Although each culture is unique and complex, being made up of internal tensions, contradictions, and variations, it is possible to identify three main cultural “types” – autonomy, consensus, and status. Cultural types are very broad generalizations and should be treated with caution. They are useful guides, but they must be open to modification: if they are used to form stereotypes, they become destructive. Avoid allowing stereotypes to block your sensitivity to, and understanding of, individual exceptions.
Recognizing Autonomy Cultures
Members of autonomy cultures seek individuality and independence. A person in this type of culture is expected to determine his or her own identity, and dependence on other individuals or institutions is seen as a weakness. Conformity is expected only to the degree that it allows the society to function with some cohesion. Areas associated with this cultural type include Australia and New Zealand, Canada and the United States, and many parts of northern and western Europe.
Points to Remember
1. In reality, cultures are a unique mix of cultural types, although one type will tend to be dominant.
2. Study and careful observation are needed to help you understand a culture.
3. The internet is a useful resource for cultural information.
4. The more time you spend in a different culture, the more complex it will appear.
Understanding Consensus Cultures
Members of consensus cultures are driven by the need for harmony, at least on the surface.
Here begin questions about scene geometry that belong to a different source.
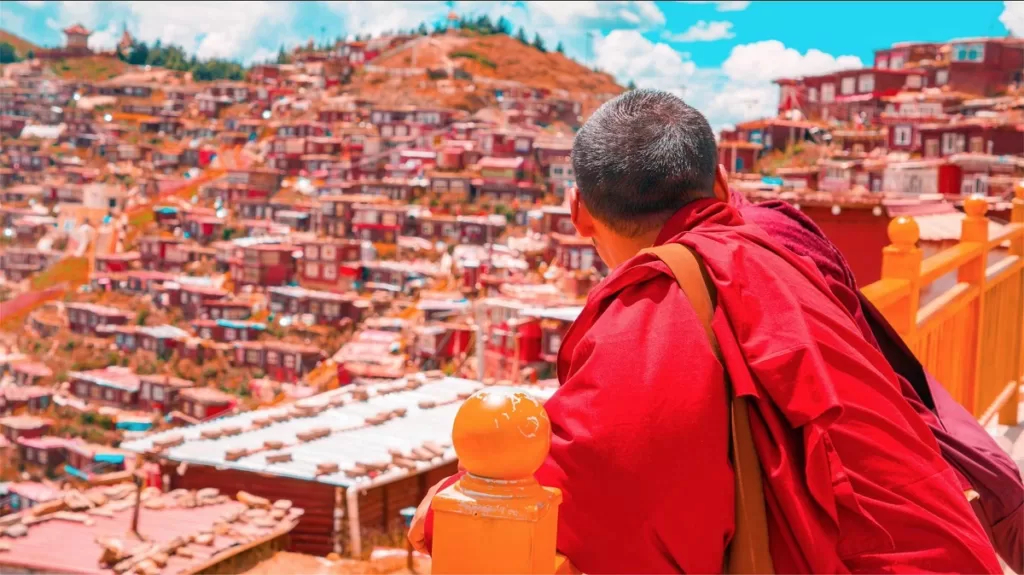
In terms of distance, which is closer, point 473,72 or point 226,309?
point 226,309

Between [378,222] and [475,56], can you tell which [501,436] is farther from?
[475,56]

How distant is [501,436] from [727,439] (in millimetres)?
283

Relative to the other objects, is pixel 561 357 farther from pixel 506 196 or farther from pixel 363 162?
pixel 363 162

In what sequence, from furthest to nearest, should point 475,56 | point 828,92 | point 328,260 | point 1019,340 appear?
point 475,56
point 828,92
point 328,260
point 1019,340

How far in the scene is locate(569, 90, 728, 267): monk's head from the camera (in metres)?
1.12

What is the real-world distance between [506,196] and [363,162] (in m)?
7.76

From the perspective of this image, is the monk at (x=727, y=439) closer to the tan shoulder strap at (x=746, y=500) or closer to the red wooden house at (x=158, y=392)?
the tan shoulder strap at (x=746, y=500)

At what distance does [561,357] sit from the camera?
1.09m

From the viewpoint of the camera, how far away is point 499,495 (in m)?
0.81

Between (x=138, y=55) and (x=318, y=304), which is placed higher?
(x=138, y=55)

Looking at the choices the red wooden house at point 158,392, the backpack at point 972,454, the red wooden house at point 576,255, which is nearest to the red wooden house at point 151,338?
the red wooden house at point 158,392

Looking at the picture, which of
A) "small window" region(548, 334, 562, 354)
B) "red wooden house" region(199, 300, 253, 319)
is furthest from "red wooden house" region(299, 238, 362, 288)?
"small window" region(548, 334, 562, 354)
The individual’s personal identity is closely bound to that of a larger group, which maintains its identity by encouraging homogeneity and conformity. Great importance is placed on stability within the group. Becoming alienated from it can be very traumatic for the individual. Many parts of Asia have consensus-type cultures, including Japan, and, to a lesser extent, China and Korea.
Identifying Status Cultures
Honour and respect, both for the individual and the group, drive members of status cultures. In this type of culture, an individual’s identity is closely connected to that of the group, which can be an extended family, class, clan, or tribe. The shared heritage of group members is important: group survival and pride are of supreme value. Loyalty to strong leaders who are representative of the group is essential. Areas associated with status-type cultures include southern Europe, South America, Africa, and the Middle East.